After eight years governing the nation’s third most populous state, Scott, R-Florida, is beginning his next chapter as a U.S. senator during a contentious time in the nation's capital. As he is settling into his new role, the partial shutdown continues with no end in sight.
"I want to solve problems," Scott said in a one-on-one interview with Spectrum News. "We shouldn’t be shutting down government, we shouldn’t be fighting over whether we have border security or not.”
While Scott condemns the shutdown, he hasn’t offered a specific strategy for breaking the stalemate. In a new era of divided government, the former chief executive acknowledges compromising with fellow lawmakers and leadership will be key in getting things accomplished.
“I’m going to work hard. I’m going to work on building relationships and I’m going to take the time to learn the issues and how to get things done," Scott explained.
Scott arrives in Washington as one of the wealthiest members of Congress. He said he’ll donate his $174,000 salary, just like he did as governor. Hours after he was sworn in on Tuesday, he attended a high-dollar fundraiser for his political action committee.
The move was highly criticized as tens of thousands of workers go without pay as a result of the partial government shutdown.

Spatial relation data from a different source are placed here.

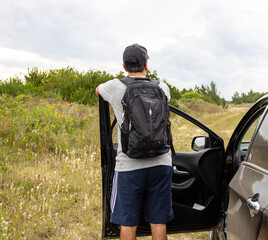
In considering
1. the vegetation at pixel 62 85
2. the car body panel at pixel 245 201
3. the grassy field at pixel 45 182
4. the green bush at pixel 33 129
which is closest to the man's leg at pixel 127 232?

“First off, my heart goes out to anyone that goes through that," Scott said in response.
"Whether you work for the government and you’re not getting paid, which I think is ridiculous -- we should figure this out. Yesterday was an important day for our state, and I'm honored to be a senator. I know I have to work hard. This place doesn't seem to be working very well, but you know I'm excited so many people wanted to come up and celebrate the fact that they believe I'm going to represent them well," he said.
With no end to the standstill, Scott is trying to navigate how to move forward in unfamiliar territory -- as the most junior member of the U.S. Senate. He said he's dedicated to ending the partial government shutdown.

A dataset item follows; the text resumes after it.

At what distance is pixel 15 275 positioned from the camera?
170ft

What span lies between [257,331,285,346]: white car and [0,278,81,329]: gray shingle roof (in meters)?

“We’ve got to figure out how to bring people together, and I’m going to do my best to do that. Just talk to people and see if there’s common ground," Scott said.
Scott has had a close relationship with the commander-in-chief, President Donald Trump. He was one of the first elected officials to endorse him during the presidential primary.
The status of that relationship is unclear as Scott transitions into this new role, where he may be forced to take a stand against the administration's policies if they negatively impact the Sunshine State.